■ Task brief: Copy the listing below word for word, starting at the line that contains "Is the point" and ending with the last line of the listing, both included. Leave the pictures out of your answer.

----- Dataset excerpts -----

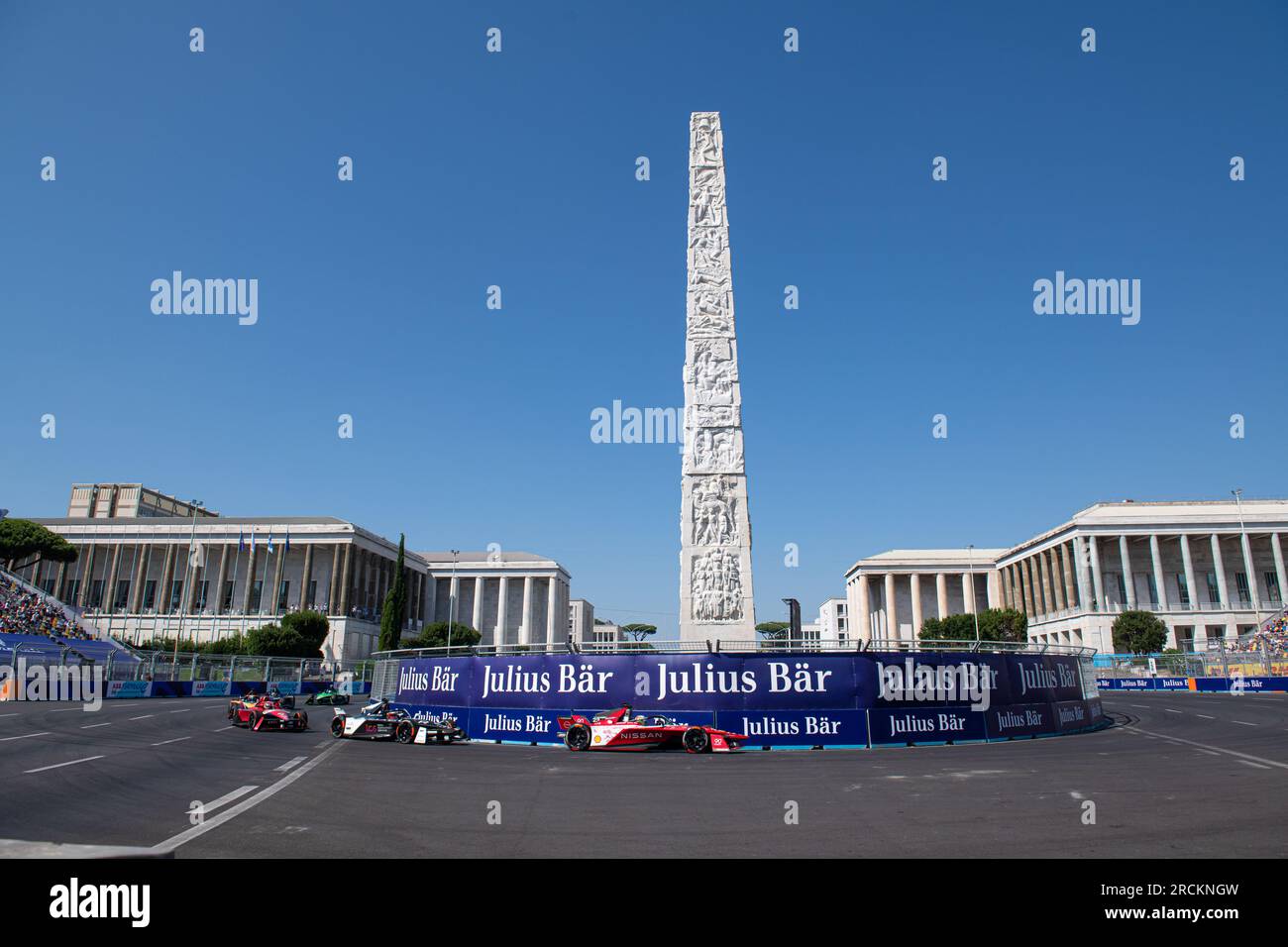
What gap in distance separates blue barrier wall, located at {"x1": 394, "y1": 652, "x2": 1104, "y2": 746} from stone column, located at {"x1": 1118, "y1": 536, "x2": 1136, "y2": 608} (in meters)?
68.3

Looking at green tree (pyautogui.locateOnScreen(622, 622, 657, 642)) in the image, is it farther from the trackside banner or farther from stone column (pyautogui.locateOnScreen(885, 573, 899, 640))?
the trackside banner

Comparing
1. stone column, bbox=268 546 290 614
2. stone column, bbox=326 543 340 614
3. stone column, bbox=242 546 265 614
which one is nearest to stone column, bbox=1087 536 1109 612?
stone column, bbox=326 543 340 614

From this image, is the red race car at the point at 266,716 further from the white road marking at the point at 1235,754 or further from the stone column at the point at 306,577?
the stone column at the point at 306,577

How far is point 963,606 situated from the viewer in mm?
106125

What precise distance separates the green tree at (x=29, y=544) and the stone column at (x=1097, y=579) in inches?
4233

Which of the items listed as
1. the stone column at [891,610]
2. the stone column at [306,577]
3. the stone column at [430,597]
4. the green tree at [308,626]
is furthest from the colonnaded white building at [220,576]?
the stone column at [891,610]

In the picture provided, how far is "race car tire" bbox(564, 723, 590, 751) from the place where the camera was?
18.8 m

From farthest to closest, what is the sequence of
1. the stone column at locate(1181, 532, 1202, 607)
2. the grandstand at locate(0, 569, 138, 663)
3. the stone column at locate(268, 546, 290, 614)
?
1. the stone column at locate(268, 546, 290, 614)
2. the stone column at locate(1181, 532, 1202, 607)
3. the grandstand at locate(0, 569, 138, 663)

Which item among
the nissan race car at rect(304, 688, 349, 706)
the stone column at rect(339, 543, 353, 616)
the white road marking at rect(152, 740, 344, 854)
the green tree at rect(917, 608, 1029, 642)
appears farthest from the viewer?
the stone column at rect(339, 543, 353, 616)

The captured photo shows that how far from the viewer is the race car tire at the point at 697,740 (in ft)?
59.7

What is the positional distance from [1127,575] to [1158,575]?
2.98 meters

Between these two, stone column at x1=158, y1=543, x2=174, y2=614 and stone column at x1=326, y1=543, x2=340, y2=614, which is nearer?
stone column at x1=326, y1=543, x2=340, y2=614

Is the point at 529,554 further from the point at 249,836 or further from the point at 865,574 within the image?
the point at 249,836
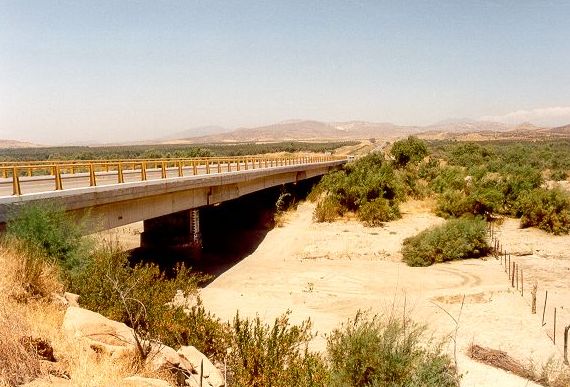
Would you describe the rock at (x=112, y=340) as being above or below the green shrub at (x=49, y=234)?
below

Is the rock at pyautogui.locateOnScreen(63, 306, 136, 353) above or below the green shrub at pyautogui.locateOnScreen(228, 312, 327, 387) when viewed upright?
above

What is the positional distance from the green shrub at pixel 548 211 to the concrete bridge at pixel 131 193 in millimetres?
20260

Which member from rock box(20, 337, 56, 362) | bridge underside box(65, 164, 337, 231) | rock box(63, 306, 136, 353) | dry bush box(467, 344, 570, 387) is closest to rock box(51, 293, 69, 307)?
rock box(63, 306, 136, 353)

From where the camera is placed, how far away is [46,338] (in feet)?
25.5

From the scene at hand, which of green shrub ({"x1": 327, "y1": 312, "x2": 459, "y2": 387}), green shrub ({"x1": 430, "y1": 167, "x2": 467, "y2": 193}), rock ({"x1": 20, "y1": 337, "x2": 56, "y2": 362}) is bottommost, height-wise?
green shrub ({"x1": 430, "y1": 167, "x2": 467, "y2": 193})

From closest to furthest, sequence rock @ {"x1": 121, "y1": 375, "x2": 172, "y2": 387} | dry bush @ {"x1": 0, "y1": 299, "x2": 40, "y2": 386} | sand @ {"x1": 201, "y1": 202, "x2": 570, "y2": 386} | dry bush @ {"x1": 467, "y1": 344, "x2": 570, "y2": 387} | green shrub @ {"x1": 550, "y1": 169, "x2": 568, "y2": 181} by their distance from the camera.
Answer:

-----

■ Answer to this task:
Is the point at 529,554 further from the point at 249,836 or further from the point at 865,574 within the image?
the point at 249,836
Would you describe the rock at (x=112, y=340) as being above or below the green shrub at (x=49, y=234)?
below

Is the rock at pyautogui.locateOnScreen(63, 306, 136, 353) above or below the green shrub at pyautogui.locateOnScreen(228, 312, 327, 387) when viewed upright?
above

What is the positional distance from the green shrub at pixel 548 211 to the concrete bridge at pixel 131 193 in millimetres?
20260

Which member from rock box(20, 337, 56, 362) | bridge underside box(65, 164, 337, 231) | rock box(63, 306, 136, 353) | dry bush box(467, 344, 570, 387) is closest to rock box(51, 293, 69, 307)?
rock box(63, 306, 136, 353)

From where the camera is placed, how far away is [46,338] (in feet)?
25.5

From the scene at hand, which of green shrub ({"x1": 327, "y1": 312, "x2": 459, "y2": 387}), green shrub ({"x1": 430, "y1": 167, "x2": 467, "y2": 193}), rock ({"x1": 20, "y1": 337, "x2": 56, "y2": 362}) is bottommost, height-wise?
green shrub ({"x1": 430, "y1": 167, "x2": 467, "y2": 193})

From closest to furthest, sequence rock @ {"x1": 121, "y1": 375, "x2": 172, "y2": 387} | dry bush @ {"x1": 0, "y1": 299, "x2": 40, "y2": 386} | sand @ {"x1": 201, "y1": 202, "x2": 570, "y2": 386} | dry bush @ {"x1": 467, "y1": 344, "x2": 570, "y2": 387} | green shrub @ {"x1": 550, "y1": 169, "x2": 568, "y2": 181} by their distance from the camera.
Answer:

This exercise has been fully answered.